Kruschke's videos are an excelent introduction to Bayesian Analysis [https://www.youtube.com/watch?v=YyohWpjl6KU](https://www.youtube.com/watch?v=YyohWpjl6KU)!

[Doing Bayesian Data Analysis, Second Edition: A Tutorial with R, JAGS, and Stan](http://www.amazon.com/Doing-Bayesian-Data-Analysis-Second/dp/0124058884/ref=sr_1_1?ie=UTF8&qid=1437688316&sr=8-1&keywords=Kruschke)

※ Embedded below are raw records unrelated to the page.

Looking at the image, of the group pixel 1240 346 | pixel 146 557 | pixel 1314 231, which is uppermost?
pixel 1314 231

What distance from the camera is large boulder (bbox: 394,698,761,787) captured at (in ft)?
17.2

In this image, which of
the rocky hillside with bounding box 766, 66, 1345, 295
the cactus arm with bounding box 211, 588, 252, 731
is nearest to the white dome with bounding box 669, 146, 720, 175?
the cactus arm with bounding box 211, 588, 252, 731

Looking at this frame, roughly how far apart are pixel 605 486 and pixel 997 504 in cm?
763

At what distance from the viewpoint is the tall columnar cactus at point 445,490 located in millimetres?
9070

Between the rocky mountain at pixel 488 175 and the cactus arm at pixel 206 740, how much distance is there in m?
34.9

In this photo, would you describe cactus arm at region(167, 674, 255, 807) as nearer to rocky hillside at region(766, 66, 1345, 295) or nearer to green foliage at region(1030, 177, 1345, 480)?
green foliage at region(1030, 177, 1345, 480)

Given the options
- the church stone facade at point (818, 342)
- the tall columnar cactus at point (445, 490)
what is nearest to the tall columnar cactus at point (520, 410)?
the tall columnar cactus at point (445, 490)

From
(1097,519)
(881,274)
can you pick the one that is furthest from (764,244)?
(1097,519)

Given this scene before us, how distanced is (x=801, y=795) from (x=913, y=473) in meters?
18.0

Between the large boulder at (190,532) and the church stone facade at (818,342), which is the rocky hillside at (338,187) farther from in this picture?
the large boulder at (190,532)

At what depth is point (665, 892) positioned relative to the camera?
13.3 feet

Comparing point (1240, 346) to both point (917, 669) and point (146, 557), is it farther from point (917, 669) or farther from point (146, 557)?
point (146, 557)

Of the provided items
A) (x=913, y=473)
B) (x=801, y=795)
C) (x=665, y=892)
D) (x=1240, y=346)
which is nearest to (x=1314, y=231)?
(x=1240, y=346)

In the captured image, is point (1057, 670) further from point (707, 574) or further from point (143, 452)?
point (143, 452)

*The Theory That Would Not Die: How Bayes' Rule Cracked the Enigma Code, Hunted Down Russian Submarines, and Emerged Triumphant from Two Centuries of Controversy* by Sharon Bertsch McGrayne

Video series by Rasmus Baath [Part 1](https://www.youtube.com/watch?v=3OJEae7Qb_o&app=desktop), [Part 2](https://www.youtube.com/watch?v=mAUwjSo5TJE), [Part 3](https://www.youtube.com/watch?v=Ie-6H_r7I5A)

---
# Bayes Theorem

$$ P(A|B)=\frac{P(B|A)P(A)}{P(B|A)P(A)+P(B|{A}^{'})P({A}^{'})} $$

Consider the following data from a cancer test:

* 1% of women have breast cancer (and therefore 99% do not).
* 80% of mammograms detect breast cancer when it is there (and therefore 20% miss it).
* 9.6% of mammograms detect breast cancer when it's not there (and therefore 90.4% correctly return a negative result).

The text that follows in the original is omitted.